原文.
_ _ _ _ _
信
信是一种古老的生命仪式,先在于语言。
之于书信,关涉信之彼此隐秘的联系;
公之于众的书信,是一种共情的存在。
信是空间的艺术。它取消了时间。
——牧野
亲爱的朋友:
您好!
原谅我用到“朋友”这一党同伐异的词,它的确不能用来评价我与您朝夕相处的隐秘关系。原谅我采用“您”而不是“你”称呼你,没有客套的意思,也不是我们之间产生了距离。我想说的是,好久没有写过信了,冒昧给您写去一封信,一定会让您有种异样的感觉。是的,这是怎么了?
现在,如我猜想的不错,您应和我一样,还在家中禁足,还没有摘下口罩走出家门?,回到自然而然的日常生活。在这个特殊而又日常的生存处境中活着,遭遇武汉疫情这么一个特别的冬天和春天,很像一场另类的战时状态。我们没有亲身经历一战二战,只在影视、小说、历史之类的文本回响中参与到历史给出的当下生存情境,某种意义上,人是历史的产物。
_ _ _ _ _
所给资料.
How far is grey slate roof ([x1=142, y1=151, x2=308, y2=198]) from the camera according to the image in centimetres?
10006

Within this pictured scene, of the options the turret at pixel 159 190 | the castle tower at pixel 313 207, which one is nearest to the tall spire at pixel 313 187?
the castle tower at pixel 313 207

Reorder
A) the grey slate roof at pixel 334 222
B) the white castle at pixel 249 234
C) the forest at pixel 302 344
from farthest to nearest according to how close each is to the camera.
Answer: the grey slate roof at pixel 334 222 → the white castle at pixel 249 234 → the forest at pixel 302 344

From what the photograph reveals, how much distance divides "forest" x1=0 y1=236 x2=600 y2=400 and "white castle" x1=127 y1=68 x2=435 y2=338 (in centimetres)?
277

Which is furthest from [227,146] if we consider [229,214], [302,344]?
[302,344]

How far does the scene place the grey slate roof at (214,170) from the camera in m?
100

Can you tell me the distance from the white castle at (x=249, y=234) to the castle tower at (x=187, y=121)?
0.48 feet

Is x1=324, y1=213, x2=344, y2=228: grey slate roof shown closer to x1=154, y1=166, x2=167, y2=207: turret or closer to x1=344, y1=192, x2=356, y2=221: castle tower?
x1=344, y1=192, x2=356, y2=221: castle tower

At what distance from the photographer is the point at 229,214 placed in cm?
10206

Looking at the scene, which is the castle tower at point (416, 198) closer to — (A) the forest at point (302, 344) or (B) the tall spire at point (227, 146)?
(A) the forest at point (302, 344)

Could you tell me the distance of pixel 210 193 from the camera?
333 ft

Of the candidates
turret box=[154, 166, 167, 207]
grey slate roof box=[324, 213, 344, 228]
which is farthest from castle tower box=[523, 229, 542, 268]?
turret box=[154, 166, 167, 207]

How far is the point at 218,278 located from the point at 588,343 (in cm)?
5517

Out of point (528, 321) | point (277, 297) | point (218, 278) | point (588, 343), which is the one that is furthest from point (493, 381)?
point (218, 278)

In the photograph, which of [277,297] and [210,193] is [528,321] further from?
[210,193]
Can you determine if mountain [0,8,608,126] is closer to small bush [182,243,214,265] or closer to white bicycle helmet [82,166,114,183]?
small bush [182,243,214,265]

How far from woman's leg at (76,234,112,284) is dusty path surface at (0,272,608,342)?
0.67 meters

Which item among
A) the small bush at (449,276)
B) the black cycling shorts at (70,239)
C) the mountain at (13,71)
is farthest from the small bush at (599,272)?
_ _ _ _ _
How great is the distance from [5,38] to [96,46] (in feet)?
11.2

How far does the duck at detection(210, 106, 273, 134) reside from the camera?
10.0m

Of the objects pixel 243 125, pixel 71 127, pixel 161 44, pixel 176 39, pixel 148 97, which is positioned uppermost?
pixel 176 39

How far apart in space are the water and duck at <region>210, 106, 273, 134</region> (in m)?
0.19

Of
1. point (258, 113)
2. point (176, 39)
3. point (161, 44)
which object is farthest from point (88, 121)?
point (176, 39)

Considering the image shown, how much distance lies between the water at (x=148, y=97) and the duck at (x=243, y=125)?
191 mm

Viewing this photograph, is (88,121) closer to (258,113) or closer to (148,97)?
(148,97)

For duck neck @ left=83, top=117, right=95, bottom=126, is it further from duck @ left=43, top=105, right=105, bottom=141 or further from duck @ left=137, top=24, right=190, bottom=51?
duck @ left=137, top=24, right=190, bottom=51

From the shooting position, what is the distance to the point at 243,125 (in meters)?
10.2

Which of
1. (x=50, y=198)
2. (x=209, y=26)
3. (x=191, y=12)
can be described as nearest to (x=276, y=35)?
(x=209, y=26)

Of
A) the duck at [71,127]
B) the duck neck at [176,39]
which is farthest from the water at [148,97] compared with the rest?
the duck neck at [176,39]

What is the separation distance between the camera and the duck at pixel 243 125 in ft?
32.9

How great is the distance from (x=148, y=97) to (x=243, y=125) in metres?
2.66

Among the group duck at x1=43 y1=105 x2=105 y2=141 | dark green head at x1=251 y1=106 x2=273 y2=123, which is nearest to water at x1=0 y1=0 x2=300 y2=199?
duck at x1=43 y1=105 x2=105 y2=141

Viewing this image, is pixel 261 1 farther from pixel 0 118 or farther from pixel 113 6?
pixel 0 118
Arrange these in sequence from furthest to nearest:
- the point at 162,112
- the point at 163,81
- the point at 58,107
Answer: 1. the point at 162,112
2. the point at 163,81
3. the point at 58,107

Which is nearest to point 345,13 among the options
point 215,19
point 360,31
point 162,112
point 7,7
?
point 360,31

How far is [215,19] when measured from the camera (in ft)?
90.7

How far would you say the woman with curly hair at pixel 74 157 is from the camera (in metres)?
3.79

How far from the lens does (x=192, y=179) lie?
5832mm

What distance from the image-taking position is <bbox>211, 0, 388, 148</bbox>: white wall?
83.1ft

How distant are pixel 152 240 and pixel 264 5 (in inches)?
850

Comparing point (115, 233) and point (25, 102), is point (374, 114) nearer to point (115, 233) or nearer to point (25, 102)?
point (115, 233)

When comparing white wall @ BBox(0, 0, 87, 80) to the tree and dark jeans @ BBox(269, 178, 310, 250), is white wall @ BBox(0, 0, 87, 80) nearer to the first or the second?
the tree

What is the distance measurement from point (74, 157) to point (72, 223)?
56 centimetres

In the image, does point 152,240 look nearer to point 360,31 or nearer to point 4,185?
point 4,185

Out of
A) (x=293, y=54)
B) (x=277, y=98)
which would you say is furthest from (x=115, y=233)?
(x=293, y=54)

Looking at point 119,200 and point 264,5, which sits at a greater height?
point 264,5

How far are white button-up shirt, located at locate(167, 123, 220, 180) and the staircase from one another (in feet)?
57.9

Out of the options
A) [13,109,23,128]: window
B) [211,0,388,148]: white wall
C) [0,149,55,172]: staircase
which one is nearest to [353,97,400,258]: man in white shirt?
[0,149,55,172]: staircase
_ _ _ _ _
任务说明.
1. 根据书信原文回答下列问题,每行答一题:
(a) 题记中说,信取消了什么?
(b) 写信人说用“您”称呼对方,没有什么意思?
(c) 写信人猜想对方现在在哪里禁足?
2. 输出书信原文中从“之于书信,关涉信之彼此隐秘的联系;”开始、一直到“某种意义上,人是历史的产物。”为止的文字,一字不改。
3. 从书信原文最后一句之后接着往下写。

参考答案.
1.
(a) 时间
(b) 客套的意思
(c) 家中

2.
之于书信,关涉信之彼此隐秘的联系;
公之于众的书信,是一种共情的存在。
信是空间的艺术。它取消了时间。
——牧野
亲爱的朋友:
您好!
原谅我用到“朋友”这一党同伐异的词,它的确不能用来评价我与您朝夕相处的隐秘关系。原谅我采用“您”而不是“你”称呼你,没有客套的意思,也不是我们之间产生了距离。我想说的是,好久没有写过信了,冒昧给您写去一封信,一定会让您有种异样的感觉。是的,这是怎么了?
现在,如我猜想的不错,您应和我一样,还在家中禁足,还没有摘下口罩走出家门?,回到自然而然的日常生活。在这个特殊而又日常的生存处境中活着,遭遇武汉疫情这么一个特别的冬天和春天,很像一场另类的战时状态。我们没有亲身经历一战二战,只在影视、小说、历史之类的文本回响中参与到历史给出的当下生存情境,某种意义上,人是历史的产物。

3.
比较而言,我们经历过17年前的“非典”,很快丧失了记忆,原因既有生理的救赎,也有“只缘身在此山中”的不识、浅识或茫然适从的信任,多半是拜媒体所赐。现在,我说的现在应有所改变。上帝给出了自媒体性质的我们,也让我们禁足自闭其中,身心参与这一战时动员状态,又让我们可能的出乎其外,借助自媒体的交互全方位多维度体察事件生发的尚未完成休止的进程。
实话实说,我的知识储备、智识能力不足以识其万一,领会一二,加之记忆力不会持久,很可能瞬时被某一事物出其不意的改写删除。也许在我看来,此次事件将是历史书写的一个伏笔或者人再生产人的阵痛。假如便是,我希望得到您的信任,与我互动做个作业,以复信的方式写下您的心领神会,文字可长可短,以予将来……
冒昧打扰,望乞海涵!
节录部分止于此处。